EXERCISE TASK: From the mailing-list message below about researching HTML usage, quote word for word the passage that opens with the words "Researching HTML usage" and closes with "on the web.".

Researching HTML usage in existing content (was: Re: unifying alternate content across embedded content element types) from Henri Sivonen on 2007-07-15 (public-html@w3.org from July 2007)

From: Henri Sivonen <hsivonen@iki.fi>
Date: Sun, 15 Jul 2007 23:57:57 +0300
To: Jon Barnett <jonbarnett@gmail.com>
Cc: "public-html@w3.org WG" <public-html@w3.org>
Message-Id: <B6A628E0-9619-4A36-8B10-EF5CBF349E91@iki.fi>

On Jul 15, 2007, at 06:28, Jon Barnett wrote:

> Is there a convenient way for me to search the code of existing  
> pages on the web.

As far as I know, there isn't. Some pointers and ideas, though:

So far, Hixie has been doing research using Google-internal  
facilities that others can't use and Philip Taylor (the one of the  
lazyilluminati/canvex fame) has been doing small-scale (top 500 front  
pages and the like) research with (at the moment) private facilities.

As far as I am aware, implementations of the HTML5 parsing algorithm  
are publicly available in Python, Ruby and Java. A tokenizer is  
available in C++. (Hixie uses a Google-private implementation is  
Sawzall.)

For large-scale research, for performance reasons, it is a good idea  
to use an implementation that is written in a non-dynamic language  
and compiles down to native code (either ahead-of-time or just-in- 
time). According to testing by the aforementioned Philip Taylor, Java  
and C++ implementations of the tokenizer are *much* faster than the  
Python impl (which isn't at all surprising).

Considering availability outside Google, performance and  
completeness, it seems to me that my Java implementation[1] fits the  
survey use case well (Python and [probably] Ruby being slower, the C+ 
+ impl lacking the tree builder and the Sawzall impl being Google- 
private).

I've taken a quick look at spidering frameworks that are available  
for Java. I wouldn't trust anything that uses the JDK HTTP client.

RECORDED DATA:
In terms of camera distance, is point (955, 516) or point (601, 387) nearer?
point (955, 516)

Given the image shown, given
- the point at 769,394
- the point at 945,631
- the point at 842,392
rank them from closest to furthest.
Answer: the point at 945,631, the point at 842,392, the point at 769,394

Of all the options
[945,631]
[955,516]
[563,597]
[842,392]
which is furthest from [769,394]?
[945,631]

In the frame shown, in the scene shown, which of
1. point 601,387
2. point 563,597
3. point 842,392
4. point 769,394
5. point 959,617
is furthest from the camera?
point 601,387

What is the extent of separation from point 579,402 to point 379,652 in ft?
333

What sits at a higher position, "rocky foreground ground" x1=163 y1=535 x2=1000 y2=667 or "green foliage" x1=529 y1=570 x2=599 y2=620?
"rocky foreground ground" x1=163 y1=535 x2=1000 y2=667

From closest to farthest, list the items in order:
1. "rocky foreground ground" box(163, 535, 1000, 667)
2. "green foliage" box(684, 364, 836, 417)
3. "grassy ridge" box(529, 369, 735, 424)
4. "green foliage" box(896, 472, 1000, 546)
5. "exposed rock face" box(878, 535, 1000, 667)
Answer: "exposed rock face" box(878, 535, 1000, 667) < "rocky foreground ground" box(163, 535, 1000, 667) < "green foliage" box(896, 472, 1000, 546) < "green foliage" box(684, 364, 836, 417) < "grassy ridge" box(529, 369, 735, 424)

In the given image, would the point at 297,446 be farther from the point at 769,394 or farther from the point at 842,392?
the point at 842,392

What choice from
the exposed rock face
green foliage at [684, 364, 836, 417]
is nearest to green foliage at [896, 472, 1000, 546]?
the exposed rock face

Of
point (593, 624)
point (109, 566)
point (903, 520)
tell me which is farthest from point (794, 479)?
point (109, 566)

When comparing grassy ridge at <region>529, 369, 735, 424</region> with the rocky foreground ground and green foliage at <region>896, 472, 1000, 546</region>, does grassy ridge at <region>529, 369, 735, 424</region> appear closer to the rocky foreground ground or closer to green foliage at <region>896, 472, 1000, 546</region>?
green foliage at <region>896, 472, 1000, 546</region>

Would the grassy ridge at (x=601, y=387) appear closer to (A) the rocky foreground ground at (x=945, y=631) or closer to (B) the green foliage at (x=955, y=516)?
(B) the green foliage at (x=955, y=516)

ANSWER TO THIS EXERCISE:
Researching HTML usage in existing content (was: Re: unifying alternate content across embedded content element types) from Henri Sivonen on 2007-07-15 (public-html@w3.org from July 2007)

From: Henri Sivonen <hsivonen@iki.fi>
Date: Sun, 15 Jul 2007 23:57:57 +0300
To: Jon Barnett <jonbarnett@gmail.com>
Cc: "public-html@w3.org WG" <public-html@w3.org>
Message-Id: <B6A628E0-9619-4A36-8B10-EF5CBF349E91@iki.fi>

On Jul 15, 2007, at 06:28, Jon Barnett wrote:

> Is there a convenient way for me to search the code of existing  
> pages on the web.